Golden potential for Latvia's offshore oil fields

  • 2004-09-02
  • From wire reports
RIGA - Now that market prices are at 20-year highs, several foreign investors have shown serious interest in oil exploration and extraction in Latvia's coastal region, a government official said last week.

Though she couldn't name the investors, Maija Vimba of the Economy Ministry said that one of the companies was from the United States and would arrive this week in Riga to speak about oil extraction possibilities in Latvia's territorial waters. She stressed that growing oil prices - and the belief that they will stay on current levels on the back of Asian demand - could possibly trigger investor interest.
"Investors are ready to invest in oil extraction even in our geological situation," she said.
However, Vimba predicted that none of the investors was ready to make a final decision due to the large investments needed to extract oil from the bottom of the sea. "This is a very expensive business.
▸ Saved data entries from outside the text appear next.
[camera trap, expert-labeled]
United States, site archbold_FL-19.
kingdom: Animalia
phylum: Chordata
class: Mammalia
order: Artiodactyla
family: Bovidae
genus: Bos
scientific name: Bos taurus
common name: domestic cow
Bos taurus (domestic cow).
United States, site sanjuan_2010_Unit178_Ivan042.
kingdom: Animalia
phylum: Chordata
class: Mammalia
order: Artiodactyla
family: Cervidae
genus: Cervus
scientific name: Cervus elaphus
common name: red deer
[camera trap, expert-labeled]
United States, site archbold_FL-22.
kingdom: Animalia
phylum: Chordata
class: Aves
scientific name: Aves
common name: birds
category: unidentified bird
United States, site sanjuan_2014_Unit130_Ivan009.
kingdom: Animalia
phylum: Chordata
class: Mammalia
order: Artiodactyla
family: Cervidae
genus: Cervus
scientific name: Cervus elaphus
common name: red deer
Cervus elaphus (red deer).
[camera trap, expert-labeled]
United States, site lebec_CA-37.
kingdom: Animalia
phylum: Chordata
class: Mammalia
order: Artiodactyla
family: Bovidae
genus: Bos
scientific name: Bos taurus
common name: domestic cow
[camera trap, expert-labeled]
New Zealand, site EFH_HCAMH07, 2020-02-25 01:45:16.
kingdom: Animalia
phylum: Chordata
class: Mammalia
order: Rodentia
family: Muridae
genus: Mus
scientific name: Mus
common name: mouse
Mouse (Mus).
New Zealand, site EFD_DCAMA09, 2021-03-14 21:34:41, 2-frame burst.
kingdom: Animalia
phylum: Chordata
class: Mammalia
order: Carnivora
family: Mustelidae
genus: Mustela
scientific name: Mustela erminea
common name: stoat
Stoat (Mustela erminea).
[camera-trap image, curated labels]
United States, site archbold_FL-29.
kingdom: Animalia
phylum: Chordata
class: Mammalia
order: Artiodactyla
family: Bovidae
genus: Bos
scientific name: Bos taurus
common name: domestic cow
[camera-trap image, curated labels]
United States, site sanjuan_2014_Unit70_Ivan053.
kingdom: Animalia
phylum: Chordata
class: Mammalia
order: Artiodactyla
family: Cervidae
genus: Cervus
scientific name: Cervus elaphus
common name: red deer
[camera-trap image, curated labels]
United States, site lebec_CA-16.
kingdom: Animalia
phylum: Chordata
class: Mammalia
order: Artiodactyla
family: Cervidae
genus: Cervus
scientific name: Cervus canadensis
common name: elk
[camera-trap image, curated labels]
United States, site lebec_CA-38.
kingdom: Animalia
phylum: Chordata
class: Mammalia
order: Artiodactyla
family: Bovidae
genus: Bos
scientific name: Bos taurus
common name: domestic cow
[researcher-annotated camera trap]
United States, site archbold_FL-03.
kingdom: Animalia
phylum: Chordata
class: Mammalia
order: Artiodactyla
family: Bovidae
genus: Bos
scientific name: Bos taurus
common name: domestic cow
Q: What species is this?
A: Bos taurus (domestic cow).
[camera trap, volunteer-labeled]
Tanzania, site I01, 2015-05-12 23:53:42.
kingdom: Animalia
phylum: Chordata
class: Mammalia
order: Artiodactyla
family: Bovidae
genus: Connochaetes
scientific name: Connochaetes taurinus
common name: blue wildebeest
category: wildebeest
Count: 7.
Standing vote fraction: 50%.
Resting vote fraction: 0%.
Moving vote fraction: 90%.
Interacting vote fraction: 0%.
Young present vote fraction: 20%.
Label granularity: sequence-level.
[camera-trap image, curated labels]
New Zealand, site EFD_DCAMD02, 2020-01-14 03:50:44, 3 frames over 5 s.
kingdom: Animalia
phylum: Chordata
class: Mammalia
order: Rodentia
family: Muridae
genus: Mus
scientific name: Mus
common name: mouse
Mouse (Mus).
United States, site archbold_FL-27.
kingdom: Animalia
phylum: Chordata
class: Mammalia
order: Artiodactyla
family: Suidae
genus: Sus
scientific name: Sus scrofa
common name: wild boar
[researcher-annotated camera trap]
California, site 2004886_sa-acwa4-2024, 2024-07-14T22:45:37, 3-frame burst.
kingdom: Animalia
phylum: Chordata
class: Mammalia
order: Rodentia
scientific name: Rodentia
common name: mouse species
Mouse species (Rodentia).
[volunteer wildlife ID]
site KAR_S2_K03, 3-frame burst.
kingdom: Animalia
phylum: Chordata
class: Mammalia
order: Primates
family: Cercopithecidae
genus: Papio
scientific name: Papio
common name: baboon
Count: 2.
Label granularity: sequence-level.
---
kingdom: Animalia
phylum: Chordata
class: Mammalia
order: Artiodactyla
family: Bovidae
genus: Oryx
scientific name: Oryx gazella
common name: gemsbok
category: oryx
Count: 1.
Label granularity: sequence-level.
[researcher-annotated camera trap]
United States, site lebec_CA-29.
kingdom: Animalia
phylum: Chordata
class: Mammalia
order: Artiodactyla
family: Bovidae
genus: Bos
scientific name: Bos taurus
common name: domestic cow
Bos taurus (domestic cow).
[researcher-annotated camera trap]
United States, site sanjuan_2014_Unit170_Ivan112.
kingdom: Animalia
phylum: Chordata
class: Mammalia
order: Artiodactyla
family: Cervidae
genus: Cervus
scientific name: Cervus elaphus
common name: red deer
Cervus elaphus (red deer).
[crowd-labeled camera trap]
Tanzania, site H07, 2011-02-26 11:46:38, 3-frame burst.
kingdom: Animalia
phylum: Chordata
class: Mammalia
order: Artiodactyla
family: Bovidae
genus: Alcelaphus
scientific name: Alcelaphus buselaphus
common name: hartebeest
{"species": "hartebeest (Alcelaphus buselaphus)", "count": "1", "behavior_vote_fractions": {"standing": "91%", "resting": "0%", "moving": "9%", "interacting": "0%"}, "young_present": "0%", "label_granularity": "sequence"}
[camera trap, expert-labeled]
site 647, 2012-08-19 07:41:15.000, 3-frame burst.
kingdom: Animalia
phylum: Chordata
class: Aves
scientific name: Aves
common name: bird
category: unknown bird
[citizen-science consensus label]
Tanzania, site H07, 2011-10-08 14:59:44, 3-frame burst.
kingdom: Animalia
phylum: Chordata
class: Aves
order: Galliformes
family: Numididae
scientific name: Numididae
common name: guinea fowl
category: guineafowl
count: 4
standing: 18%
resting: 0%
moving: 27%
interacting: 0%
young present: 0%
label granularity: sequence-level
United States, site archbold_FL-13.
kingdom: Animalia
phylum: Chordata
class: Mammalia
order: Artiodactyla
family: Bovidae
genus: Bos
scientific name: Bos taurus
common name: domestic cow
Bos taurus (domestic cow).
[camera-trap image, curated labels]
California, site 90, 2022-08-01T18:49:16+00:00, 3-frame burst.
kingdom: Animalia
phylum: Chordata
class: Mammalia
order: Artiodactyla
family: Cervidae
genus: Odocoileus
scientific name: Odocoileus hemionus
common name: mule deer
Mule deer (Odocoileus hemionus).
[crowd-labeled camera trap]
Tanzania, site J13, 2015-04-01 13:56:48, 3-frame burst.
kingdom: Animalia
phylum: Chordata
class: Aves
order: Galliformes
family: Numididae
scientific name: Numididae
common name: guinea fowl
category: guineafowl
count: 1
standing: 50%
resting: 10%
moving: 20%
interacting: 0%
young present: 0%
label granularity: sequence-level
The investors will first come, look, think and only then make a final decision," she said.
Early in July Economy Minister Juris Lujans issued Odin Energi two oil exploration and extraction licenses covering two fields in Latvia's waters. Several other fields, meanwhile, remain available for exploration.
Apart from oil deposits at sea, there is also interest in land-based extraction.
Businessman Kristaps Rum-nieks has applied for a field license in Dunalka county in western Latvia on an area that covers 2.08 hectares. This plot is near another 162.3-hectare area that has been identified as an oil exploration and production license field.
U.S. citizen Otis Armstrong has also asked the ministry to license a field spanning one hectare in western Latvia. Armstrong has rented the plot located near the 100-hectare field in Gudenieki county - the only serious potential oil extraction site in Latvia - for 99-years.
The Economy Ministry said the government was to decide on licensing of the fields in the near future.
Although specialists believe that the most promising oil deposits are in the Gudenieki region, licensing has not yet been set as rights to the land remain unclear.
Oil was found in Latvia as long ago as the 1960s, but no industrial production was launched because the field lacked the necessary economy of scale. However, in the past three decades oil extraction techniques have advanced and nowadays even small deposits can be utilized.
In 1996 the Economy Ministry issued a license for sea-based upstream oil activity to Amoco and OPAB, but exploration never began due to Latvia and Lithuania's failure to sign a maritime border agreement.